Ways to Protect from Social Engineering
In addition to an attack, you must be proactive about your privacy and security. The following
are some important ways to protect against all types of cyberattacks:
Secure communication and account management habits
▪ Online communication is where you are insecure. Social media, email and text
messages are common goals, but you want to inter-person.
▪ Never click on any email or message link.
▪ Use multi-factor authentication. When only passwords are used to secure them, online
accounts are more secure. Multi-factor authentication adds additional layers to verify
its identity at account login. These "factors" may have biometrics such as fingerprints
or facial recognition or passcodes sent via text message.

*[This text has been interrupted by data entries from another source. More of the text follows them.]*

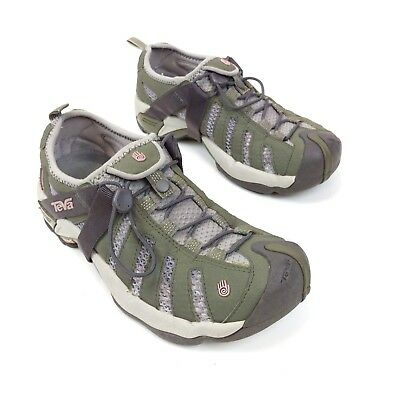 28fd88bededb TEVA Women s 7.5 Green Sunkosi Amphibious Waterproof Water Hiking Shoes  Sandals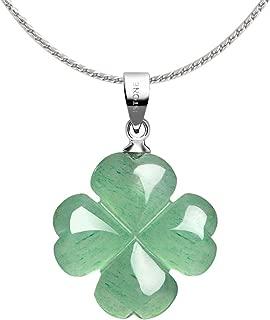 iSTONE Four Leaf Clover Pendant Necklace Green Aventurine Gemstone Pendant Necklace 18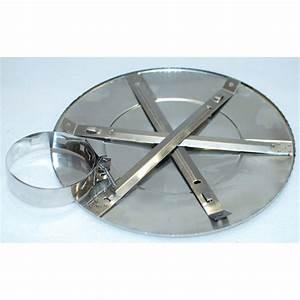 Chapeau Inox Pour Tubage : chapeau chinois r glable inox pour tubage flexible tubest ~ Edinachiropracticcenter.com Idées de Décoration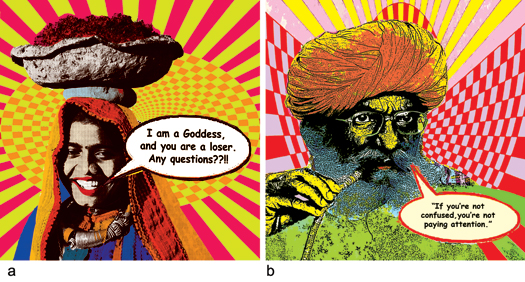 K. Patel, a) I am a goddess b) Pipe Dreams, Screen Prints on Acrylic, 2012, 39.5 x 39.5 in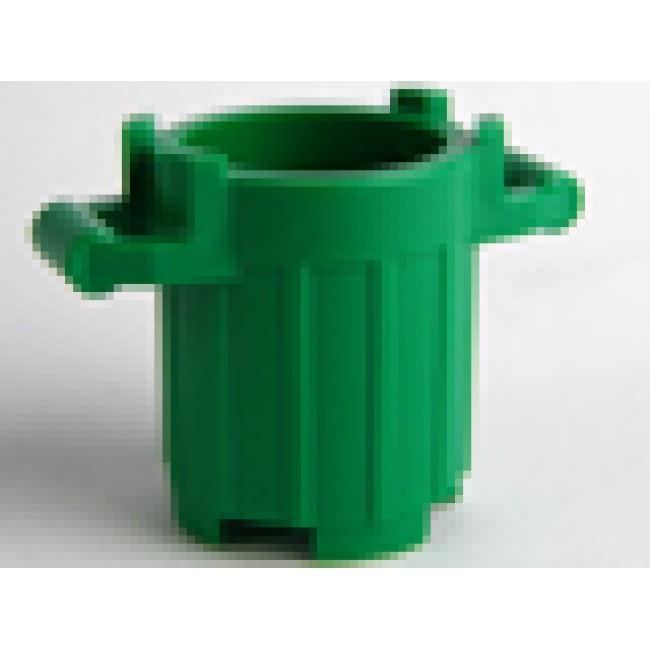 LEGO Rubbish Bin - Trash Can (Green)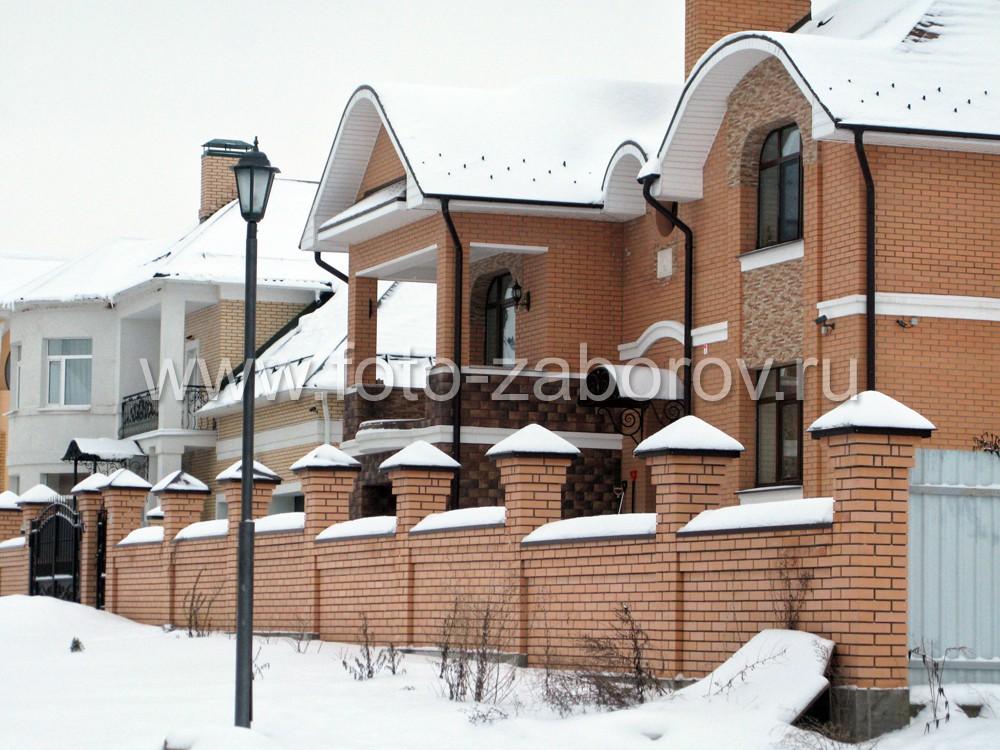 Картинка - частный дом с кирпичным
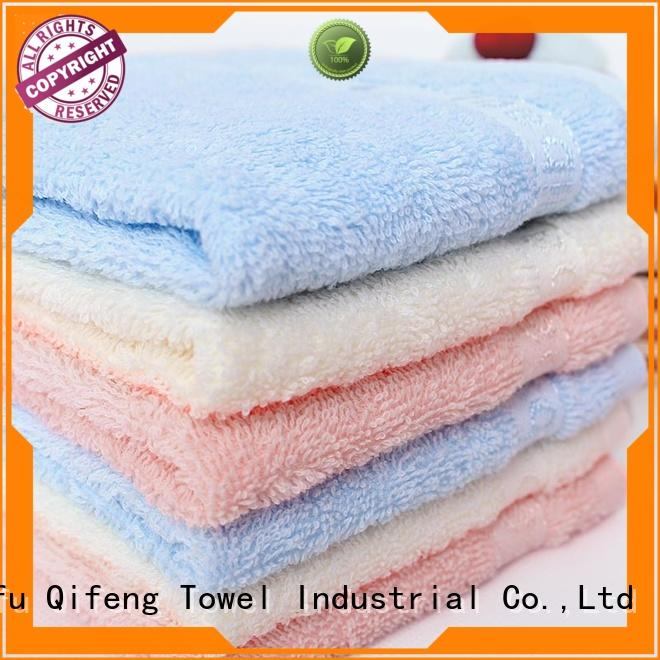 Ruifu Qifeng velour baby hooded bath towel online for home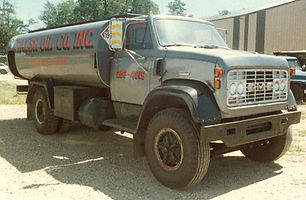 Silver_Truck.jpg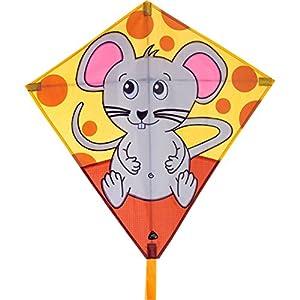 Invento 100121-Eddy Mouse niños Dragón einleiner, a partir de 5años, 68x 68cm y 2m Dragón Cola Ripstop de poliéster 2-5Beaufort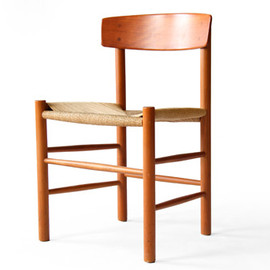 FDB - Børge Mogensen J49 Fredericia Cherry Shaker Dining Chairs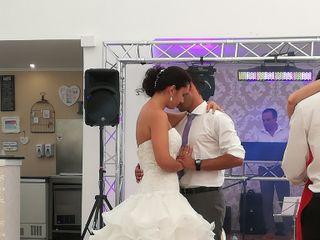 O casamento de Cláudia e Cláudio 3
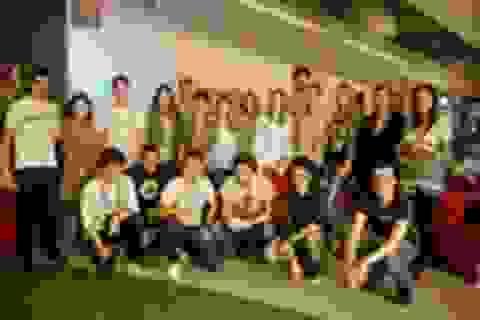 Đại học Quốc tế Bắc Hà - Chiếc vé thông hành đến với thành công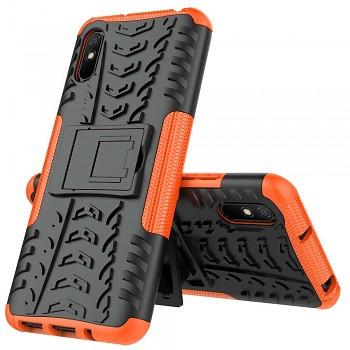Ultra odolný zadní kryt na Xiaomi Redmi 9A oranžový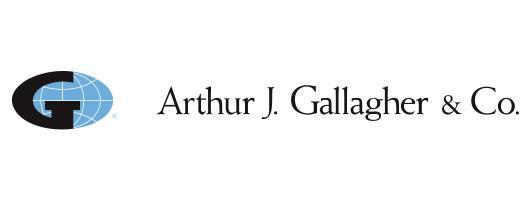 REBRAND: Giles Insurance Brokers has made the transition to the Arthur J. Gallagher brand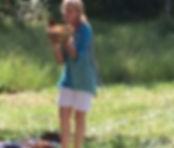 Patricia Sound with children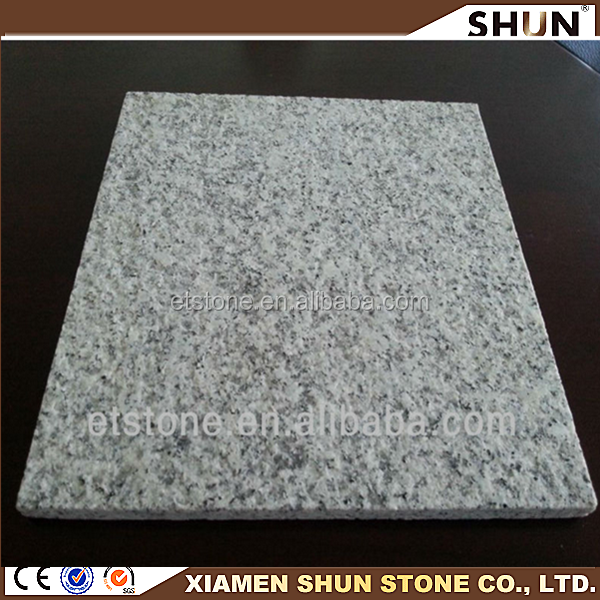 Tipo y 2 3 granito granito densidad g m plata importada for Baldosas de granito
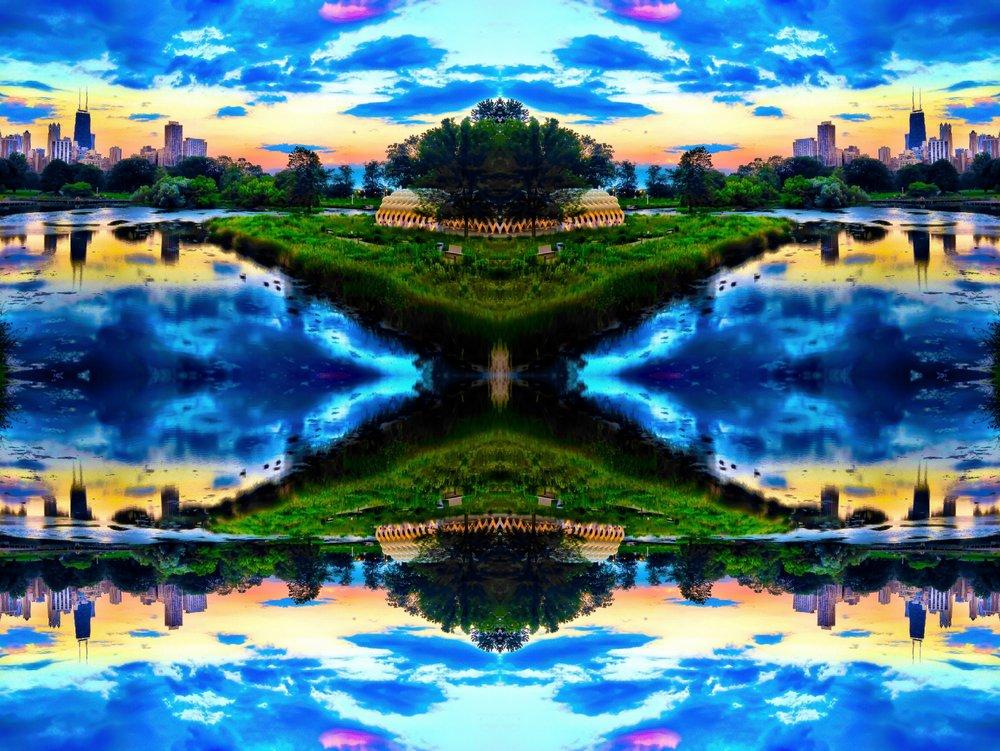 1625_mirror2.jpg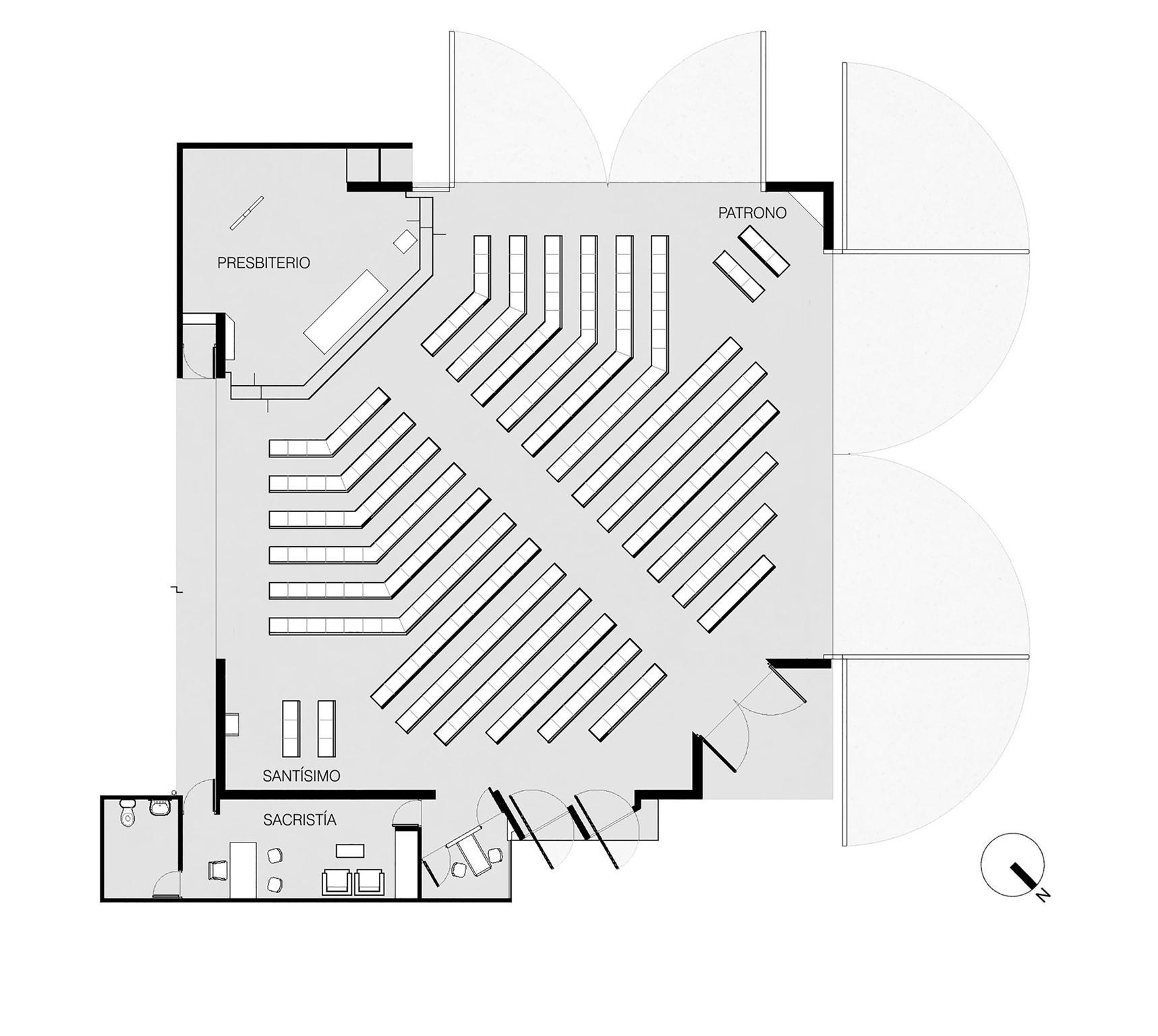 planta_capilla_2-Copy.jpg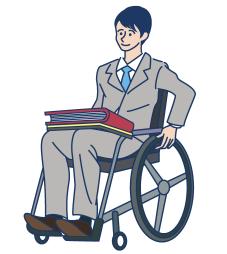 車椅子の雇用者イメージ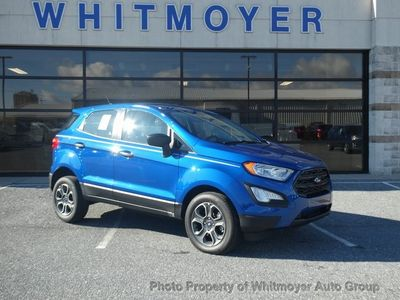New 2020 Ford EcoSport S 4WD SUV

▪ Use a strong password. Each of your passwords must be unique and complex. You are
using several types of characters, including uppercase, numbers, and symbols. Also,
you can opt for the more extended password option. You may want to use Password
Manager to store and remember them securely to manage all your custom passwords,.
▪ Avoid sharing your schools, pets, place of birth, or other personal details. You will
make it harder for the criminal to crack your account.
▪ Be very conscious of making online friendships.
Secure Network Usage Habits
▪ Compiled online networks may be another point of exploited vulnerability for
background research. To avoid you using your data, take protective measures for any
network you connect to.
▪ Never let strangers connect to the main Wi-Fi At home or workplace, access to guest
Wi-Fi connections should be provided. It allows secure and secure access to your
primary encrypted, password-protected connection.

()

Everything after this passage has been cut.